Jesús, a través de su palabra, nos enseña a actuar con amor, mostrándonos que el poder del Padre viene del amor, por su gracia y misericordia.
Entonces, pidamos la gracia para poder meditar y aceptar la voluntad de Dios.
Recuerda que tenemos una vida eterna y que esta vida terrenal es pasajera.
Lectura del santo evangelio según san Marcos (12,18-27):
En aquel tiempo, se acercaron a Jesús unos saduceos, de los que dicen que no hay resurrección, y le preguntaron: «Maestro, Moisés nos dejó escrito: «Si a uno se le muere su hermano, dejando mujer, pero no hijos, cásese con la viuda y dé descendencia a su hermano.» Pues bien, había siete hermanos: el primero se casó y murió sin hijos; el segundo se casó con la viuda y murió también sin hijos; lo mismo el tercero; y ninguno de los siete dejó hijos. Por último murió la mujer. Cuando llegue la resurrección y vuelvan a la vida, ¿de cuál de ellos será mujer? Porque los siete han estado casados con ella.»

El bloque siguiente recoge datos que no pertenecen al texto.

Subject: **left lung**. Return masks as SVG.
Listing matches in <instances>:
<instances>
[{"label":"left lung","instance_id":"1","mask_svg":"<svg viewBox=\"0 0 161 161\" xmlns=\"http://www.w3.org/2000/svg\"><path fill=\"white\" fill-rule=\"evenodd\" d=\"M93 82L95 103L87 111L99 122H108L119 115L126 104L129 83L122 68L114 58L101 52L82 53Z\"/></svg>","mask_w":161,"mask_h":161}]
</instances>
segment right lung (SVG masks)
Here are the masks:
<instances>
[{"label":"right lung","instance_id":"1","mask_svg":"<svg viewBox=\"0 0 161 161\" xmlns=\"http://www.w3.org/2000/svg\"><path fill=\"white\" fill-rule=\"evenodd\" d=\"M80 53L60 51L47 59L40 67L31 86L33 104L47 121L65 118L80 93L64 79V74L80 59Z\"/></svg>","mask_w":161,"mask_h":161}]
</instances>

Jesús les respondió: «Estáis equivocados, porque no entendéis la Escritura ni el poder de Dios. Cuando resuciten, ni los hombres ni las mujeres se casarán; serán como ángeles del cielo. Y a propósito de que los muertos resucitan, ¿no habéis leído en el libro de Moisés, en el episodio de la zarza, lo que le dijo Dios: «Yo soy el Dios de Abrahán, el Dios de Isaac, el Dios de Jacob»? No es Dios de muertos, sino de vivos. Estáis muy equivocados.»
Palabra de Dios.
La Vida que No Muere
En este evangelio, Jesús responde a quienes no creen en la resurrección y les revela que Dios no es un Dios de muertos, sino de vivos. Con estas palabras nos invita a elevar nuestra mirada más allá de las apariencias de este mundo y comprender que la vida no termina con la muerte del cuerpo.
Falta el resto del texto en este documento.